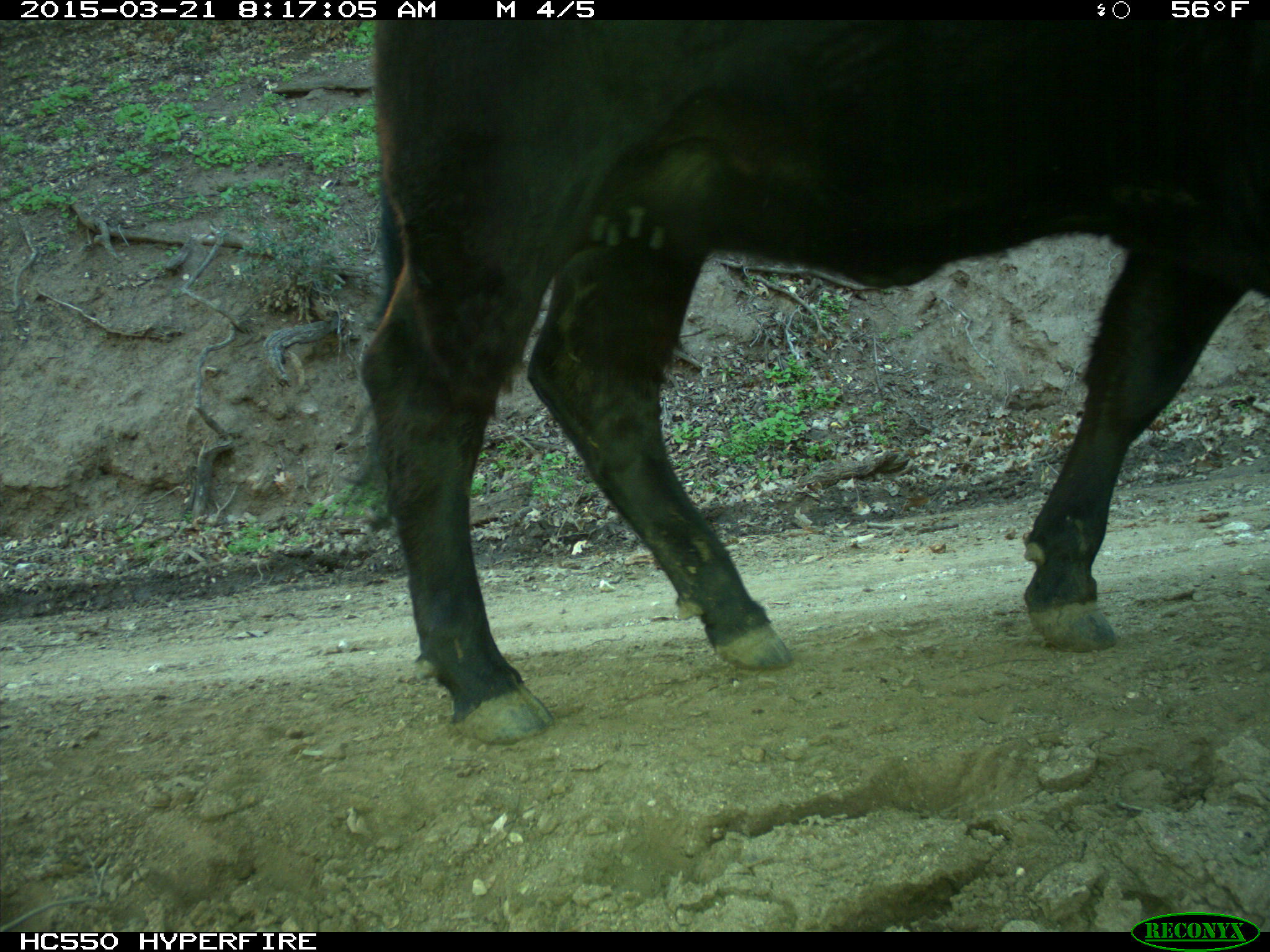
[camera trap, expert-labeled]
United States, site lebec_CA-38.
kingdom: Animalia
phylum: Chordata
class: Mammalia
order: Artiodactyla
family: Bovidae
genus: Bos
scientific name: Bos taurus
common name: domestic cow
Bos taurus (domestic cow).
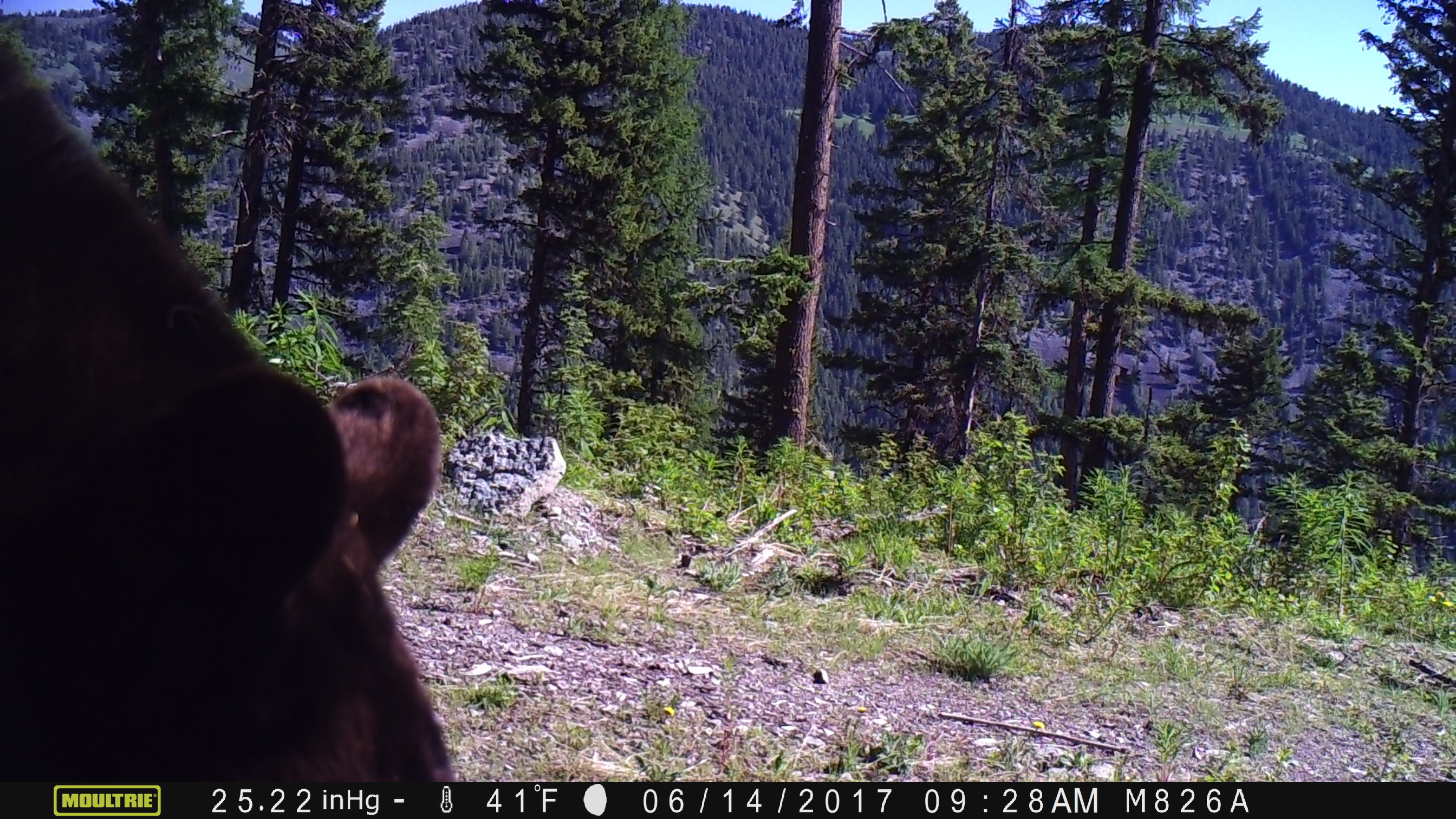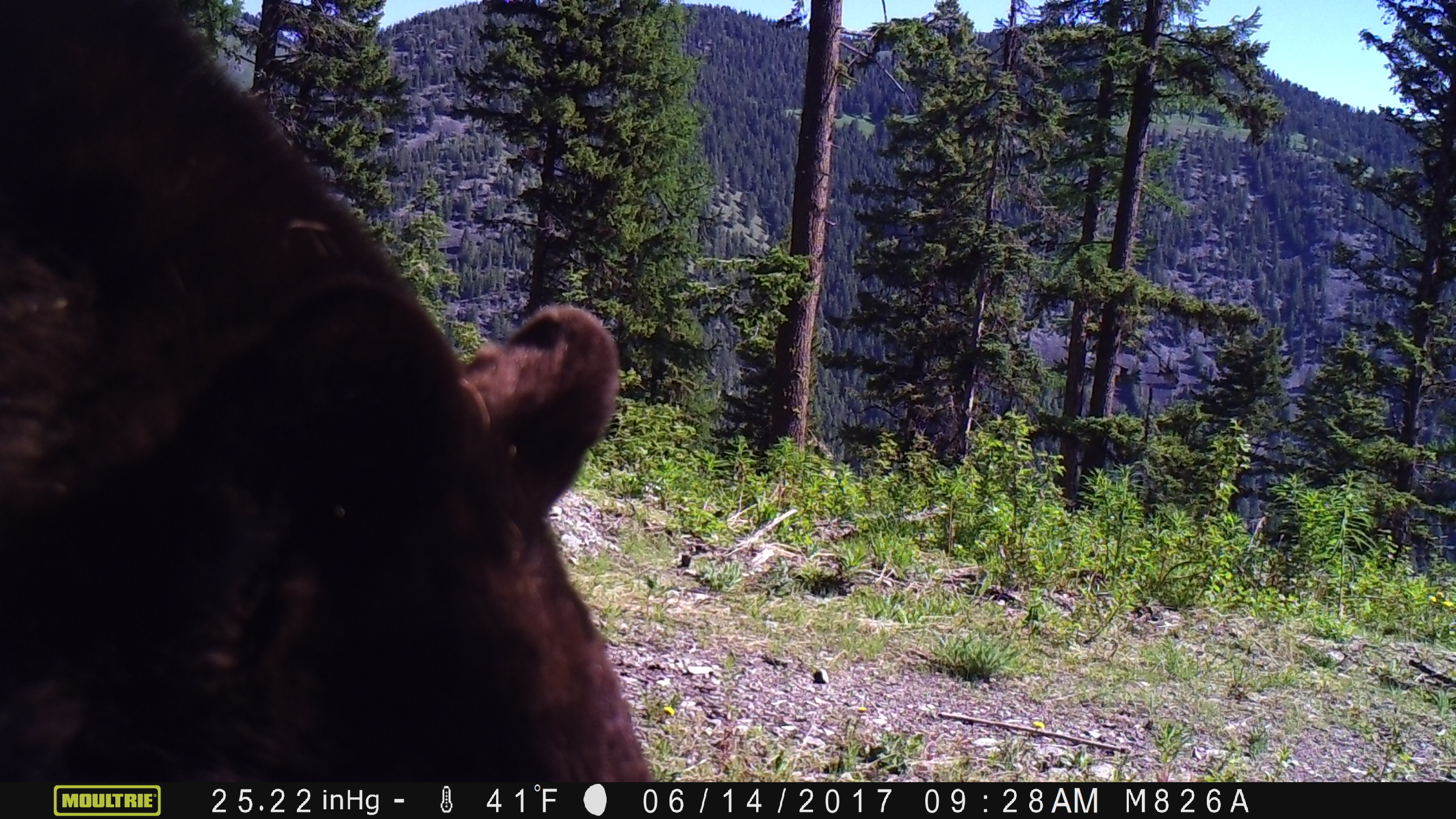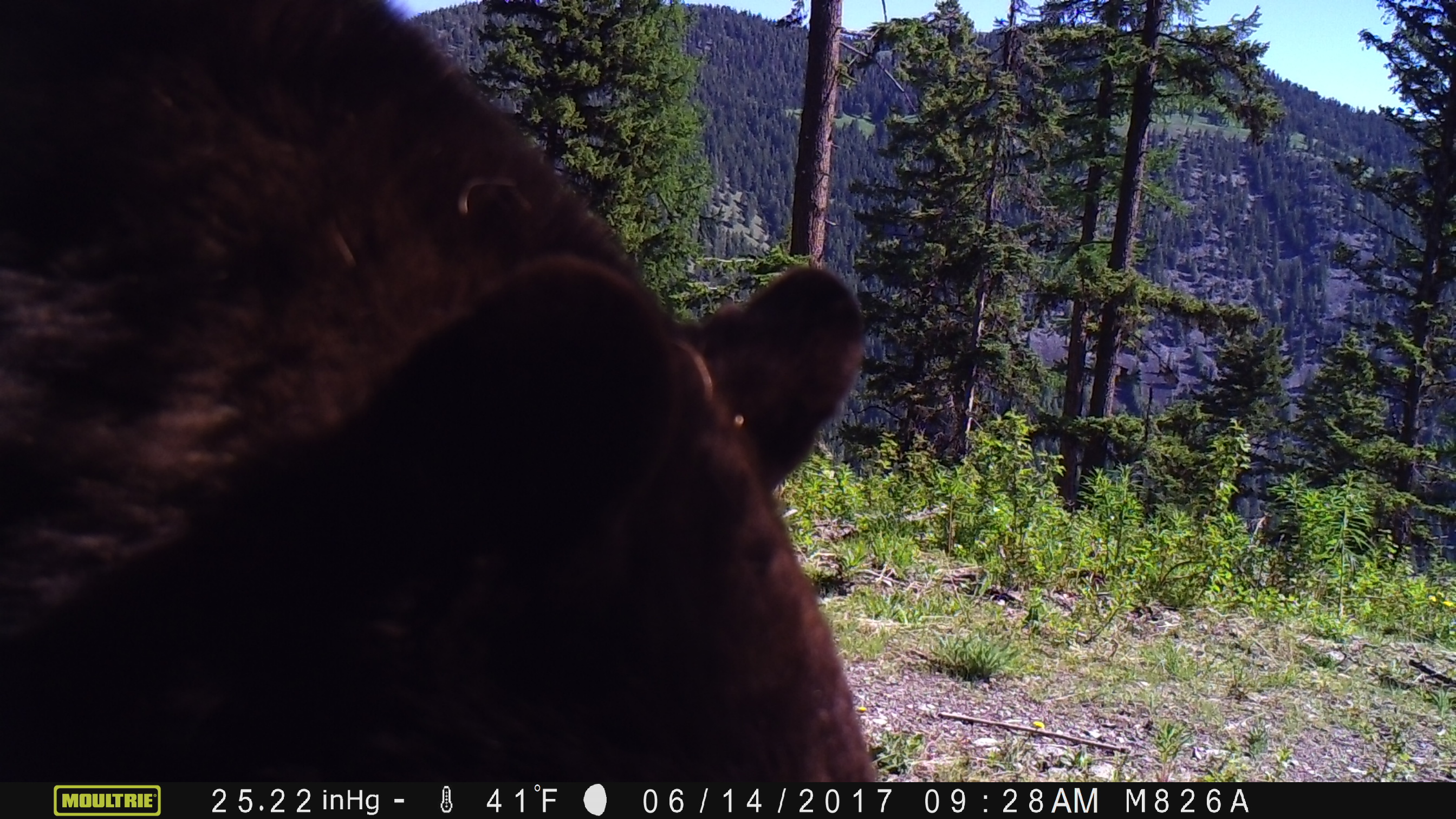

* **Requirement**
Write out exactly the lines from the one containing "United States, site lebec_CA-38." through the end of the entries, both included. Pictures are not copied.

* **Answer for this exercise**
United States, site lebec_CA-38.
kingdom: Animalia
phylum: Chordata
class: Mammalia
order: Artiodactyla
family: Bovidae
genus: Bos
scientific name: Bos taurus
common name: domestic cow
Bos taurus (domestic cow).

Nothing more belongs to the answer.